(Extrait choisi)
==============================

L’intelligence collective sur les marchés financiers se démarque de la notion de foule par le fait qu’il n’y a pas d’unité de lieu ou de temps : l’influence dans une foule repose sur la présence physique d’un grand nombre de personnes sur un lieu précis, à un moment donné...

En 2002, pour la première fois dans l’histoire du Nobel, un prix était décerné à un non-spécialiste du domaine. Daniel Kahneman et feu Amos Tversky (décédé en 1996), tous deux psychologues et respectivement chercheurs en psychologie cognitive et en psychologie mathématique recevaient la précieuse récompense en économie.

Dans « Thinking, Fast and Slow » [1], Daniel Kahneman explique l’importance des stéréotypes dans la prise de décision des individus. Il distingue deux cerveaux :

Le Système 1 opère de façon automatique, rapide et intuitive, sans ou avec peu d’effort, et aucune volonté de contrôle de soi. Il permet des actes du quotidien : détecter une distance, s’orienter vers un bruit, répondre à 2+2…, et s’appuie sur des connaissances stockées en mémoire et accessibles sans intention. Ce cerveau est donc très sensible aux stéréotypes ou autres biais cognitifs.

Le Système 2 alloue l’attention sur les activités très demandeuses d’effort mental comme les calculs complexes, ou le contrôle de soi. Cela inclut les problématiques de théorie d’agence, de choix, de concentration comme remplir sa déclaration d’impôt, ou lire des noms de couleurs qui ne sont pas écrits dans cette même teinte. Il permet une prise de décision plus complexe, nécessitant discipline et réflexion séquentielle. Physiquement, l’appel au Système 2 se manifeste par une dilatation marquée de la pupille de l’individu (ce que cherchent à éviter les joueurs de carte avec le célèbre « poker face »), une accélération du rythme cardiaque, et requiert une consommation importante de glucose [2].

Les biais cognitifs nous influencent, et ce, de façon très insidieuse. Qui sait par exemple que la moyenne (et la médiane) de la taille des 12 derniers présidents américains [3] est de 1.85m, alors que la taille moyenne de l’homme américain est de 1.76m (en 2018 !!)…Serait-ce à comprendre qu’un bon dirigeant pour l’inconscient des électeurs doit être grand par la taille ?

==============================

(Consigne)
Rédigez la suite du texte sur les biais cognitifs dans la prise de décision, en reprenant après sa dernière phrase. Les données qui suivent forment un matériel distinct, sans lien avec le texte sur les biais cognitifs.

(Données fournies)

==============================

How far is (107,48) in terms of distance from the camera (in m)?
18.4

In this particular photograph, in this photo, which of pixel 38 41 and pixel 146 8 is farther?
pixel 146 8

==============================

(Réponse)
Alexandre Todorov [4], professeur à Princeton, s’inspirant des travaux de Solomon Asch (1946) sur la formation des impressions, a montré que nous sommes enclins à juger au premier regard notre interlocuteur en évaluant d’une part sa propension à être dominant, voire menaçant, et d’autre part à quel point celui-ci est digne de confiance. Pour ce faire, il a présenté à ses étudiants des photographies (et uniquement les clichés) de campagne de candidats à des mandats électifs et leur a demandé de juger leur compétence. A 70%, les sujets choisissaient – sans le savoir - le candidat qui avait été effectivement élu, celui-ci correspondant aux attributs physiques de menton proéminent, mâchoire carrée et petit sourire synonyme de confiance en soi. On retrouve ces caractéristiques chez les acteurs américains de l’après-guerre (Cary Grant, Kirk Douglas, Marlon Brando…), vecteurs de l’« American Way of Life », repères rassurants pour des sociétés occidentales en pleine renaissance et à la recherche de confiance après le traumatisme de 1939-1945.

Ces deux exemples illustrent l’effet dit de « Halo ».

Qui a le plus de chance de se tromper ? Un expert isolé ou une foule d’individus ?

La question de la pertinence d’une opinion est inextricablement liée à l’objectivité de l’information sur laquelle cet avis repose.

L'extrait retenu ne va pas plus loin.